====== Records to use ======
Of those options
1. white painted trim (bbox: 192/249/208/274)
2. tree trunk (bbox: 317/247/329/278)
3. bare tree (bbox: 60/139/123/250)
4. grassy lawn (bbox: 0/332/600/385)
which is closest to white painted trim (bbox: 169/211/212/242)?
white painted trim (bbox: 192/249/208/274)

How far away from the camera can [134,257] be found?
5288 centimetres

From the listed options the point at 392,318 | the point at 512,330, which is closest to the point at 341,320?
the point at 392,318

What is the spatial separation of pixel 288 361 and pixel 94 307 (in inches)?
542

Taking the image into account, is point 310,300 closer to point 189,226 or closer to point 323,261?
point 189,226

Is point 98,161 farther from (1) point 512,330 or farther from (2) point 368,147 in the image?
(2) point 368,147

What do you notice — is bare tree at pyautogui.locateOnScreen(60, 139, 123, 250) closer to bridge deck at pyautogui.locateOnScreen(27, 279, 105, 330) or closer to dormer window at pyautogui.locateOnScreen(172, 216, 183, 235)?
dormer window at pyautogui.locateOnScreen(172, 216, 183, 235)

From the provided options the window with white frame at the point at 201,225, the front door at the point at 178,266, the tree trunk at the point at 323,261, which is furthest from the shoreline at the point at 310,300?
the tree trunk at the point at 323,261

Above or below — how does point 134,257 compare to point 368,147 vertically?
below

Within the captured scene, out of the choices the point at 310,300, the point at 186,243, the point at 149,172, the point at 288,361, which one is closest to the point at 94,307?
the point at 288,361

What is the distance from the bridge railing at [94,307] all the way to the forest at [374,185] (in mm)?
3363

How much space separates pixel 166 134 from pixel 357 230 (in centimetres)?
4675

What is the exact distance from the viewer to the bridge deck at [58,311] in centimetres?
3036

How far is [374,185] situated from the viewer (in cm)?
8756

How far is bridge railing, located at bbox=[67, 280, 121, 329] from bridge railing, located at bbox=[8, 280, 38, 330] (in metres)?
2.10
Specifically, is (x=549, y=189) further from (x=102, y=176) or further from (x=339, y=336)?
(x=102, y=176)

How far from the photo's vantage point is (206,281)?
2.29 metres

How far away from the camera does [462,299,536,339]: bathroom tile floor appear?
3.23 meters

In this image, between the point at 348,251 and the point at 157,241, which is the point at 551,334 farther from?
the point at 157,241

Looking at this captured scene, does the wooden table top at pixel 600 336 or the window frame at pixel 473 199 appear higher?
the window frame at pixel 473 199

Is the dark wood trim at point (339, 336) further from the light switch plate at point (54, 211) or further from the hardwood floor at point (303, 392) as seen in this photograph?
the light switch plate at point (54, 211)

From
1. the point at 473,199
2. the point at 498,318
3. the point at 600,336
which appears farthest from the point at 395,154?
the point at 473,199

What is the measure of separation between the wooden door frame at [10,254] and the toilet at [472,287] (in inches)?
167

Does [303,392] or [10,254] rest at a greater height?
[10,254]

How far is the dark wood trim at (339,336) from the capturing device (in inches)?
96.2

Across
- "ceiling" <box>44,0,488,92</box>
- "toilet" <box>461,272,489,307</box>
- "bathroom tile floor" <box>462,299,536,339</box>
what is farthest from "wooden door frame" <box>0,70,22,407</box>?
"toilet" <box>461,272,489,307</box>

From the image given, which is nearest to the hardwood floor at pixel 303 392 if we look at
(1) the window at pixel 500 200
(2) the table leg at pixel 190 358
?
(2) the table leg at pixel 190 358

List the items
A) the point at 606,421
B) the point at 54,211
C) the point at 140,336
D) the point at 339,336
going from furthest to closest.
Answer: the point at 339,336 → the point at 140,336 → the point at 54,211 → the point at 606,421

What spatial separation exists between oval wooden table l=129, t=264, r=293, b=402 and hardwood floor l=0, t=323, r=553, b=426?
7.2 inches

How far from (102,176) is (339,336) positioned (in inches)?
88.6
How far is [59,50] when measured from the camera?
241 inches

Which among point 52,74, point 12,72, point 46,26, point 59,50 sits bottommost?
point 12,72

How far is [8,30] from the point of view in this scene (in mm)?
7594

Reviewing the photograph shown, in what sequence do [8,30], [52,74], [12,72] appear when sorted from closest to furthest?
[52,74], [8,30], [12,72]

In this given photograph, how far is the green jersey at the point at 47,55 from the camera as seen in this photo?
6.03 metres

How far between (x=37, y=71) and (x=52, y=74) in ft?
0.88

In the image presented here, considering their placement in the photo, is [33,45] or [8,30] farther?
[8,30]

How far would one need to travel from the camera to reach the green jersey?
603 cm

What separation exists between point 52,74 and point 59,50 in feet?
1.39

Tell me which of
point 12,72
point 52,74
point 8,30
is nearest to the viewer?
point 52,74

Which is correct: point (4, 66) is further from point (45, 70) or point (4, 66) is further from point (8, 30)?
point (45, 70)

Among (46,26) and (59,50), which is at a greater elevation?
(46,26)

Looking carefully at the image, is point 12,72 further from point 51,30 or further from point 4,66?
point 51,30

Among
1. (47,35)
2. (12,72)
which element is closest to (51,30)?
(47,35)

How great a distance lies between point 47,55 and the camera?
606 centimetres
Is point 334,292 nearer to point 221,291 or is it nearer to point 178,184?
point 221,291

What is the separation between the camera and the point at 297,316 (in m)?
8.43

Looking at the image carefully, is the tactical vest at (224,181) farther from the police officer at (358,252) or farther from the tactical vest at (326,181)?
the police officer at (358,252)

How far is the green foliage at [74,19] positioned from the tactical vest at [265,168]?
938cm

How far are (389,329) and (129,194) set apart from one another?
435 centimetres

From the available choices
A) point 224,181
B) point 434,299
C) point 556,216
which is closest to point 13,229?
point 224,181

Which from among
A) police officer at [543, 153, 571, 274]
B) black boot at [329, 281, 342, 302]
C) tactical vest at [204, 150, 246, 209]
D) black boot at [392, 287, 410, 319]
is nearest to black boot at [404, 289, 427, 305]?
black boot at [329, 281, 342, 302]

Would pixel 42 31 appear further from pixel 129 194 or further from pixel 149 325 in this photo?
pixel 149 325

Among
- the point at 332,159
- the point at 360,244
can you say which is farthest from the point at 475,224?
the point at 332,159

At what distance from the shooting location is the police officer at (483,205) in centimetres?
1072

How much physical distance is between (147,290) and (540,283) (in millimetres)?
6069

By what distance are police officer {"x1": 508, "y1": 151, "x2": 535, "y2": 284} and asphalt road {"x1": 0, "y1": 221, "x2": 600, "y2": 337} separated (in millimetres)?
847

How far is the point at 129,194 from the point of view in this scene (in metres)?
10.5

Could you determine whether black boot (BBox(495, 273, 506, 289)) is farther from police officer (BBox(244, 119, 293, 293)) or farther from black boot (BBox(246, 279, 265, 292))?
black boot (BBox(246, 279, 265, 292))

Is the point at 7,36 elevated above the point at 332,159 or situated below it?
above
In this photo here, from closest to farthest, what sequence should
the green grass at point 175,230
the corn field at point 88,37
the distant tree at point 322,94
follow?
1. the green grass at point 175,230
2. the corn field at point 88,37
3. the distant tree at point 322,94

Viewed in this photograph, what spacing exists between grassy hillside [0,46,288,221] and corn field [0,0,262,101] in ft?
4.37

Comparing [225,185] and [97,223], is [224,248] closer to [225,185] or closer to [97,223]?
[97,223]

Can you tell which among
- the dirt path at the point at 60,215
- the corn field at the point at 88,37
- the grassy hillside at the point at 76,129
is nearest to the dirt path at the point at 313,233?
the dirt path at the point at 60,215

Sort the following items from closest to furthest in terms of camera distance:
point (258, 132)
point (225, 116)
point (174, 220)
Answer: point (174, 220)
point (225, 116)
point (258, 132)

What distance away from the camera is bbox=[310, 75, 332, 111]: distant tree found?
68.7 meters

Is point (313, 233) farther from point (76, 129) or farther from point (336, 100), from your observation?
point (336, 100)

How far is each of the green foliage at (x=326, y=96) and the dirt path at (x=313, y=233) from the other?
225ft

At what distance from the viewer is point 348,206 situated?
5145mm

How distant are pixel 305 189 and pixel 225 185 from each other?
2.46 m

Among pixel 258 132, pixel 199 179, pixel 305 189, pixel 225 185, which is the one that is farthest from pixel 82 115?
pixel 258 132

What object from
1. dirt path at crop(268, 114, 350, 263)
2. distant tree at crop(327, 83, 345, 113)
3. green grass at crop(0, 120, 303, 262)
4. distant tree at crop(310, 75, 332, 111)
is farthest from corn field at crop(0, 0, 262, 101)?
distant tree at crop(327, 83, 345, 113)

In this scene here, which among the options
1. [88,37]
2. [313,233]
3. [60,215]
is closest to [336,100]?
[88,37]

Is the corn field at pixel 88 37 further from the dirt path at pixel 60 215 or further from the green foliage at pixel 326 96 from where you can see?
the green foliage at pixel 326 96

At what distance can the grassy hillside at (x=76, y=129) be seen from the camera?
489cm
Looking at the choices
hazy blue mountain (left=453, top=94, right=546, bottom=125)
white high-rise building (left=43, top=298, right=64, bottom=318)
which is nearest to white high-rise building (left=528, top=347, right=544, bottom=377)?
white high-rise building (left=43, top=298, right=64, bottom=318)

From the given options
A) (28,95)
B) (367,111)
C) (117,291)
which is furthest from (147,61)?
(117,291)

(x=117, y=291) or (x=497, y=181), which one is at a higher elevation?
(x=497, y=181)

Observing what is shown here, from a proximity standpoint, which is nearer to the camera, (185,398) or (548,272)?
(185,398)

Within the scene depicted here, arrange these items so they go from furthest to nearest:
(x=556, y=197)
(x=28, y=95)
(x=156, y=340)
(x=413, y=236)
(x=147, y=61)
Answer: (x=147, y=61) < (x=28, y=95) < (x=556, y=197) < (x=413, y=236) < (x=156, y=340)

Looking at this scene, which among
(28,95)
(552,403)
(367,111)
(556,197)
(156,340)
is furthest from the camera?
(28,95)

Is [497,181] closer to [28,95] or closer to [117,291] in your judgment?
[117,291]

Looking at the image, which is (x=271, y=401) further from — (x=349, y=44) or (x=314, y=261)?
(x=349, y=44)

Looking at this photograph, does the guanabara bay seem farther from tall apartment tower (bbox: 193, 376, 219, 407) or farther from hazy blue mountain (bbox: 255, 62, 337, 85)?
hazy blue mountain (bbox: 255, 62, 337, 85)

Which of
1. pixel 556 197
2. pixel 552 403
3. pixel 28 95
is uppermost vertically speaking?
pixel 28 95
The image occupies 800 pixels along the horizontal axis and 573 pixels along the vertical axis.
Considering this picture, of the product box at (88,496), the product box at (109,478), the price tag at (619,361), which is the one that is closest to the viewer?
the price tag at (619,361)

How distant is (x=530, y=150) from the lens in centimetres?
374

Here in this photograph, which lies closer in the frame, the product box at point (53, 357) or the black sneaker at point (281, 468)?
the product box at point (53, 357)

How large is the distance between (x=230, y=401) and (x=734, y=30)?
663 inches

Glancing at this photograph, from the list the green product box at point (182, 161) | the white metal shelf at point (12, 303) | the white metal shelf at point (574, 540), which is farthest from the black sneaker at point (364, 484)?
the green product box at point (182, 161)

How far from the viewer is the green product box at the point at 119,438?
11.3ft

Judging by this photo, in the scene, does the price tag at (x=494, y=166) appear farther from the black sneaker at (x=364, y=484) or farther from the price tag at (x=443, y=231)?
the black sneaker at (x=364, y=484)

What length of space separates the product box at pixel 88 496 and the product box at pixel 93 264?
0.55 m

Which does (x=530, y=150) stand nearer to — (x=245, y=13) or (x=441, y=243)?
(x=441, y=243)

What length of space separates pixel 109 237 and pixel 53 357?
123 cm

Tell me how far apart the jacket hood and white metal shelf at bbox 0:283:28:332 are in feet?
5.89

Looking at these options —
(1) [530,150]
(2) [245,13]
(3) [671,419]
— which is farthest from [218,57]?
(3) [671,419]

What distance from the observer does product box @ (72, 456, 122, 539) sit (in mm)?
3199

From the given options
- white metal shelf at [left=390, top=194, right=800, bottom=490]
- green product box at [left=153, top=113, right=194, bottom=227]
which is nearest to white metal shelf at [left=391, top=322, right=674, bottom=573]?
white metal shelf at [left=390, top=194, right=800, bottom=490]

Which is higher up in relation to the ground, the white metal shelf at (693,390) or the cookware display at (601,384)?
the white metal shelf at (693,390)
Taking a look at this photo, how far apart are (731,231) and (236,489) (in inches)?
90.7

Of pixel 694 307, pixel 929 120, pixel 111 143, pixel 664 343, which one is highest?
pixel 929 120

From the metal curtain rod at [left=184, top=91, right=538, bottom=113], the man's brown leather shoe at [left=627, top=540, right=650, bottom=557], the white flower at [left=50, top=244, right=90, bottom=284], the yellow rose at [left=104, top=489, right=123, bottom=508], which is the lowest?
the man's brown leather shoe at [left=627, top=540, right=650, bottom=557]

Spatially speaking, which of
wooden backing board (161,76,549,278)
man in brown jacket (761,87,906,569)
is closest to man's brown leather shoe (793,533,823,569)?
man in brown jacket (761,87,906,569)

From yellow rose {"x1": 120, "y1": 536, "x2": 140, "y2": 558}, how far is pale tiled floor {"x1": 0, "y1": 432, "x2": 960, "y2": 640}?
======
_Task brief_. How many lines of the data above contain the word "your", where case must match? Reply with the number only.

_Exercise solution_. 2